> _Document passage_:

┌────────

Once you’ve got the seeds, you need fertilizer. The world was once dependent on natural sources of nitrogen that there was a mad dash to harvest nitrogen-rich dried bird poop or guano in the 19th century, but in 1912, Fritz Haber and Carl Bosch developed their process for creating synthetic nitrogen for fertilizer. The Haber-Bosch process is so important that half of today’s food likely depends on it.

Now add water. Where once most farmers had to depend on the weather to water their plants, irrigated farmland has more than doubled since 1961, with that land providing some 60 percent of the world’s cereal crops, and in turn half the world’s calories. Incredibly productive farmland like California’s Central Valley would be unimaginable without extensive irrigation.

And finally, get the food to people. Better logistics and global trade has created a system that can shuffle calories from surplus to deficit when something goes wrong locally.

But this doesn’t mean the system is perfect — or perpetual.

Why do we still have hunger?

While the world routinely grows more than enough calories, healthy diets remain out of reach for billions. The World Bank estimates around 2.6 billion people can’t afford a healthy diet. That number has fallen slightly from past years, but the situation is getting worse in sub-Saharan Africa.

└────────

> _Data shown_:

┌────────

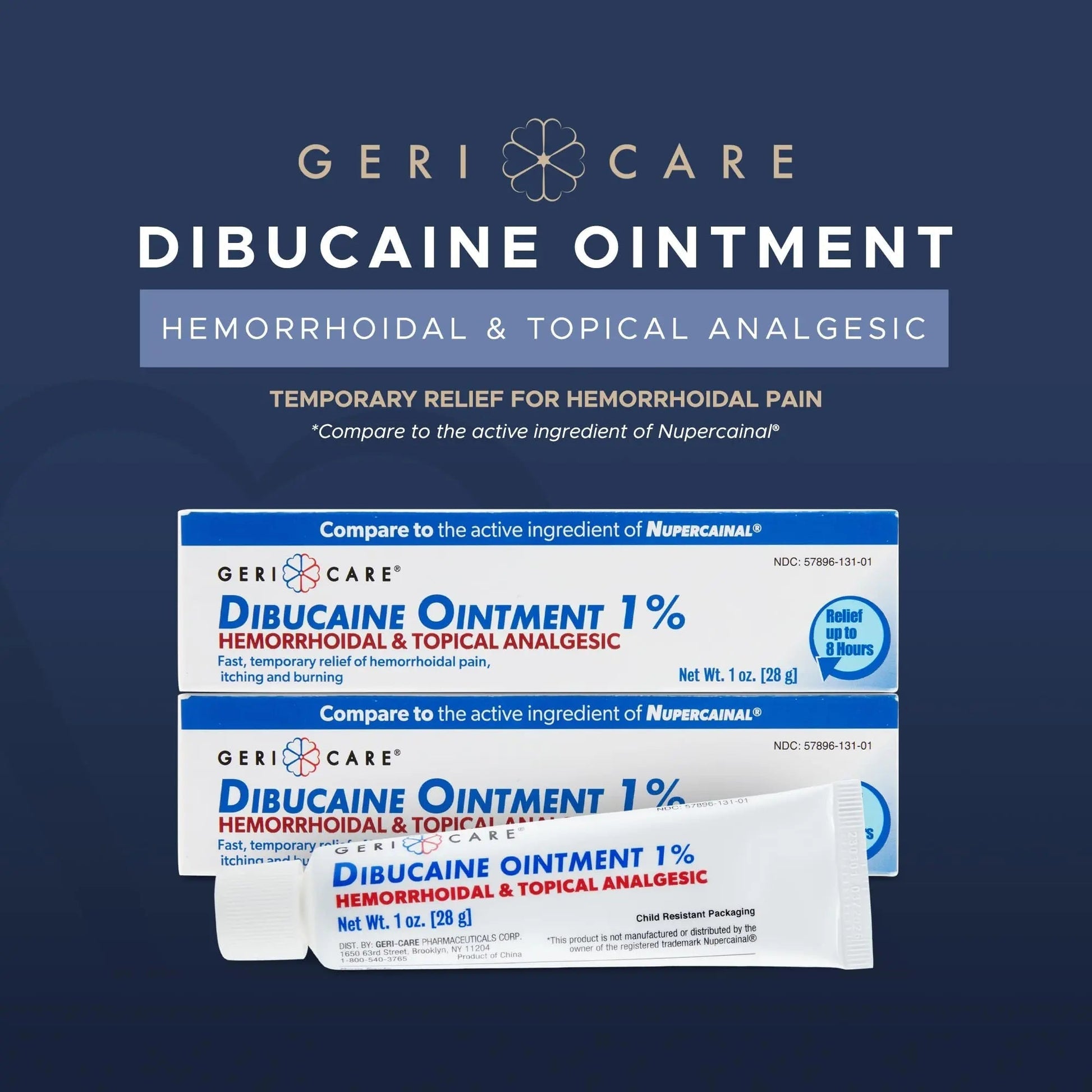 GeriCare Dibucaine Hemorroid Ointment 1% Pain-Relief Hemorrhoid Cream |Hemorroidal & Topical Analgesic| Quick Relief from Burning & Itching | Fast-Acting External Hemorrhoid Treatment 1oz (2 Pack) GeriCare buy supplements canada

└────────

> _What is being asked_: Extract everything from "While the world" down to "in sub-Saharan Africa." in the passage on how the world grows enough food, word for word. The listing comes from a separate source.

> _Task output_:
While the world routinely grows more than enough calories, healthy diets remain out of reach for billions. The World Bank estimates around 2.6 billion people can’t afford a healthy diet. That number has fallen slightly from past years, but the situation is getting worse in sub-Saharan Africa.